Assigned task 1 ::
Print the part of the film review starting at "The title is" and ending at "direct pseudo-scientific explanations.".
Assigned task 2 ::
Carry on the review of Ann Oren's film from its last sentence, keeping it distinct from the listing.

The title is an equestrian term, basically having a horse trot in place. Eva, who becomes so horse identified, is unable to stay in place, compulsively in motion. Ann Oren's film is made up of ellipses in the beginning. The various seemingly unrelated pieces do come together to create a narrative that at certain points share some of the themes of David Cronenberg. Eva's body mutates, but Oren dispenses with any kind of direct pseudo-scientific explanations.

Eva is working as a foley artist, attempting to create the sounds of a horse to be used in a television commercial. She is substituting for her transgender sister, Zara, currently a patient in a mental hospital. The commercial is for a psychotropic drug called Equali. Even the name of the drug is a kind of pun with horseback riding compared to mood enhancement. Eva tries various methods of creating realistic sounds of both the horse and its trot. The itch on her lower back is the horse tail that she grows. Rather than be horrified by this mutation, Eva lets the tail grow long enough to be seen under her dresses.

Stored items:
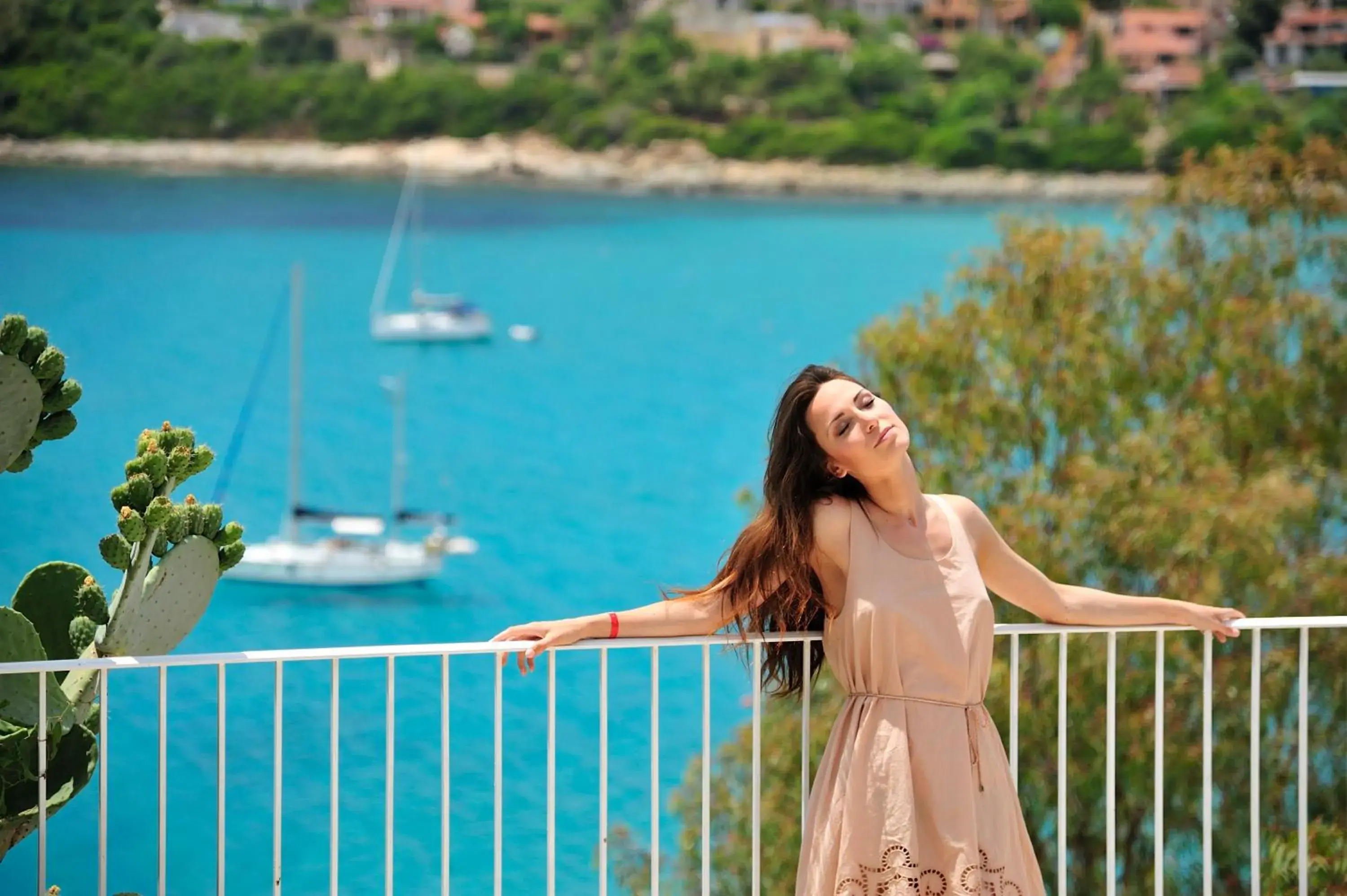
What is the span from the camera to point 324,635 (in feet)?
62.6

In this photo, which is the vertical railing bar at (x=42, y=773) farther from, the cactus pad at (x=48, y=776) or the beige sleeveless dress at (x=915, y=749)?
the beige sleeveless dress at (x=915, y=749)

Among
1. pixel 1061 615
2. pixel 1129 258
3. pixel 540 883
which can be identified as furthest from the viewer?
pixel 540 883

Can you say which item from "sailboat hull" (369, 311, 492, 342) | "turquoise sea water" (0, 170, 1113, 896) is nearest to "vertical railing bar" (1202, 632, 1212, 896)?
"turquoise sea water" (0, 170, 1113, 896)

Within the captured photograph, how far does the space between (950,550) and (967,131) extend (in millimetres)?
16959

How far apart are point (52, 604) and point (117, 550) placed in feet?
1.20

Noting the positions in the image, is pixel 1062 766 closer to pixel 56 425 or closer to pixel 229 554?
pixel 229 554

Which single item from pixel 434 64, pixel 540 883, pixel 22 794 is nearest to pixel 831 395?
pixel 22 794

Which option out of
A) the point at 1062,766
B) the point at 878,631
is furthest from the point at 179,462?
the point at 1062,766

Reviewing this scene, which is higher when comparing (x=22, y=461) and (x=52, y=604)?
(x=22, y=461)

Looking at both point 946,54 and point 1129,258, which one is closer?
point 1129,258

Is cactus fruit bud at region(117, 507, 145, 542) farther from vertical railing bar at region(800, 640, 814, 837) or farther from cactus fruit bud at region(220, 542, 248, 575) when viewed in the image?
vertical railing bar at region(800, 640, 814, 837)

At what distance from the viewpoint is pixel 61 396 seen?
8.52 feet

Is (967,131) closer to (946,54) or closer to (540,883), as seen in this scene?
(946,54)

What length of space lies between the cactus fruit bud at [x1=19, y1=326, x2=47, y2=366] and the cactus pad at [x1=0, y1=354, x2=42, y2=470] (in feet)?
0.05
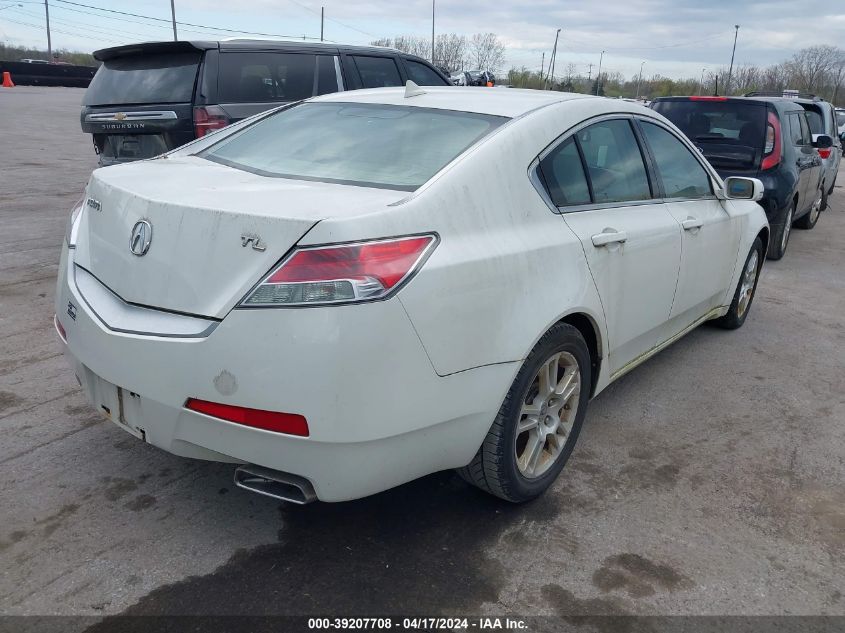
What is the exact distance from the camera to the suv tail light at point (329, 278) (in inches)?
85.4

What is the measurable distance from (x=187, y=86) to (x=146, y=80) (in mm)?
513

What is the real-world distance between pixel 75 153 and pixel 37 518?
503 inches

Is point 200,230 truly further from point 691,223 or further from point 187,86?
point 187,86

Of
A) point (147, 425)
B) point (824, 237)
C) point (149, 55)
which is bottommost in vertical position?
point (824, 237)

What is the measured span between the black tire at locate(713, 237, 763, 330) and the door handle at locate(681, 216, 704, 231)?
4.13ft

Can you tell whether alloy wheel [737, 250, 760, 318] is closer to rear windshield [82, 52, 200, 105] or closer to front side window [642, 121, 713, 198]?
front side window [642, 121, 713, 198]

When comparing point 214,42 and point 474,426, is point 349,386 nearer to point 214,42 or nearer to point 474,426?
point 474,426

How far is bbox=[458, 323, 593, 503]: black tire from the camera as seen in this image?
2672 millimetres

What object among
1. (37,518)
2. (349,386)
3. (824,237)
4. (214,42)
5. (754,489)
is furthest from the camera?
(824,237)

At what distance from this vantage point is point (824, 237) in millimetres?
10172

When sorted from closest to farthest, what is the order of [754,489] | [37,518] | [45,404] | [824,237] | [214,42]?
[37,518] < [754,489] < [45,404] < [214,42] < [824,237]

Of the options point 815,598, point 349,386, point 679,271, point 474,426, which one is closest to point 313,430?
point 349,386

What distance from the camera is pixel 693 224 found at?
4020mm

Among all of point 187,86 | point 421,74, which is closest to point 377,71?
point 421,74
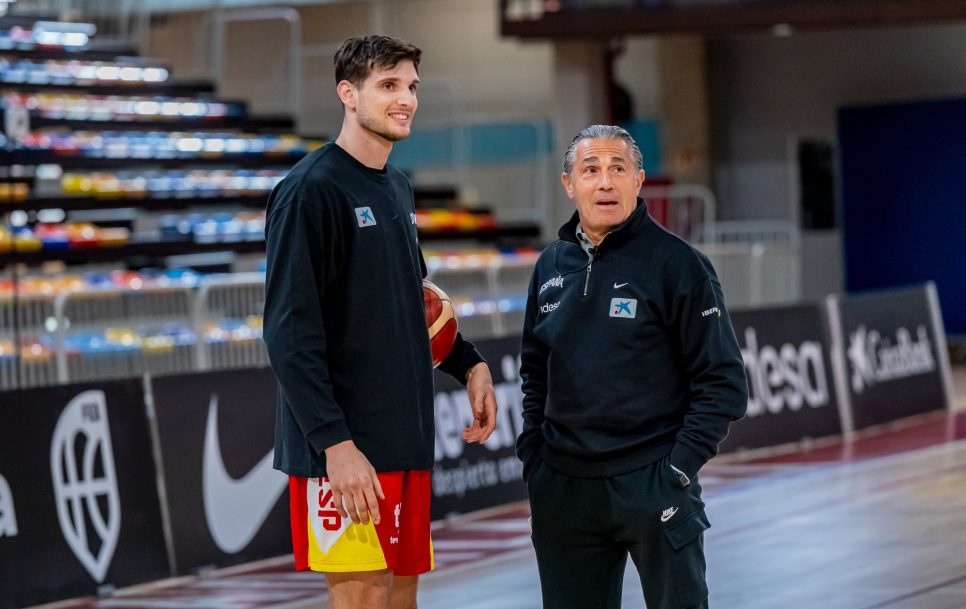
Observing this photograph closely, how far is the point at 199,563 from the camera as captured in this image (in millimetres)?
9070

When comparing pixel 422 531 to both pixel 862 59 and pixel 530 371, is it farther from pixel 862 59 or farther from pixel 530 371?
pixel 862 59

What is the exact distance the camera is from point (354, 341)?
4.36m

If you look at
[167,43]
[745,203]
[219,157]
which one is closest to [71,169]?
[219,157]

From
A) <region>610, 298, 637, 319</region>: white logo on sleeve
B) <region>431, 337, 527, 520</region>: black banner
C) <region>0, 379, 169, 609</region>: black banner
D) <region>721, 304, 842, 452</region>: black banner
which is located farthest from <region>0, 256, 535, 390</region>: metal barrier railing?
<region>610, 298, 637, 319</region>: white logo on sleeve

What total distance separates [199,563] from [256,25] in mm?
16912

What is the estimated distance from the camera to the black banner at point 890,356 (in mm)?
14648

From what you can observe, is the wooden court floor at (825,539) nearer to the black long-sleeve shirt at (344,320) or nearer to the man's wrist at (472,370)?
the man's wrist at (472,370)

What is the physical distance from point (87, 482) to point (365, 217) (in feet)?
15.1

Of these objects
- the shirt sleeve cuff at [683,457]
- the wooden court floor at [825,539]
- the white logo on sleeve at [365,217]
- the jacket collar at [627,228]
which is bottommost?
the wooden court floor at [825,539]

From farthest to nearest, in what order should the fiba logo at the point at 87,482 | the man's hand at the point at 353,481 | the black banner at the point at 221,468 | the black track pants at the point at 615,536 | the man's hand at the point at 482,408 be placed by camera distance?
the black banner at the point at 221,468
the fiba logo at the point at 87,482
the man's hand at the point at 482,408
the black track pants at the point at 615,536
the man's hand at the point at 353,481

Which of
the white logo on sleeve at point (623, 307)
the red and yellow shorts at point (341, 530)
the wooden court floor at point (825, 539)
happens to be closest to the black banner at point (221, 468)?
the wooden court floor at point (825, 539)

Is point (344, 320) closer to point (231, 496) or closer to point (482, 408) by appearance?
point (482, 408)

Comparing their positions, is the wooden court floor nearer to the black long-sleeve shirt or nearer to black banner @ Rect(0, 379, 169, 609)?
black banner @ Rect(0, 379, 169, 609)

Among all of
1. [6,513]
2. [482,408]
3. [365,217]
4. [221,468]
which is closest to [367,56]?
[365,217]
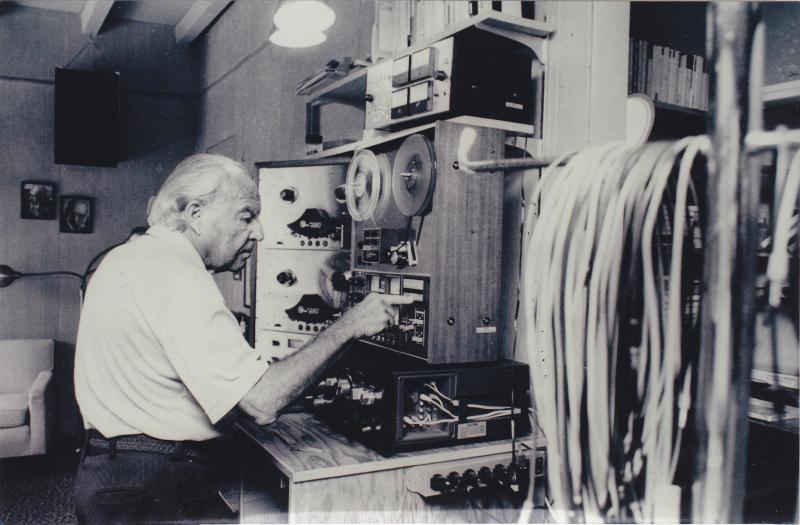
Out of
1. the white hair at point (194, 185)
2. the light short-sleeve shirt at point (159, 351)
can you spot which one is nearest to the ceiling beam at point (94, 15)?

Your response 1 ::
The title is an equestrian term, basically having a horse trot in place. Eva, who becomes so horse identified, is unable to stay in place, compulsively in motion. Ann Oren's film is made up of ellipses in the beginning. The various seemingly unrelated pieces do come together to create a narrative that at certain points share some of the themes of David Cronenberg. Eva's body mutates, but Oren dispenses with any kind of direct pseudo-scientific explanations.

Your response 2 ::
The botanist, Novak, seen in the the film's beginning sequence is introduced studying slides of various plants. When he explains some of his work to Eva, Novak discusses a fern that has both male and female spores, concluding that the concept of gender in plants can not be understood in human terms. While not stated as such, this scene raises questions as to whether there could be a genetic component to gender dysphoria as with Zara, or if Eva's horse tail is the physical manifestation of psychological imbalance. Novak caresses Eva's tail and the two make love. Eva's identity as a female is called to question with a close-up of her shaved tail, like that of many mammals with a shape resembling that of a penis.

Piaffe is the German based Ann Oren's first narrative feature. The film grew from her short film, Passage which was about a foley artist creating the sound for a film about a dressage horse. That film starred Simon(e) Jaikiriuma Paetau, who appears as Zara in Piaffe. It seems too coincidental that Eva is played by another Simone, the Mexican actress Simone Bucio. That sense of coincidence repeats itself knowing that Bucio appeared in the film The Untamed, in which women are seduced into sex with an unearthly creature. Shots of legs, those of Eva and horses, get repeated. Multiple viewings might be needed to understand the use of dressing the main cast in clothing of solid colors. While Piaffe has been released in NYC and Los Angeles, it is getting a very slow rollout nationwide in select theaters.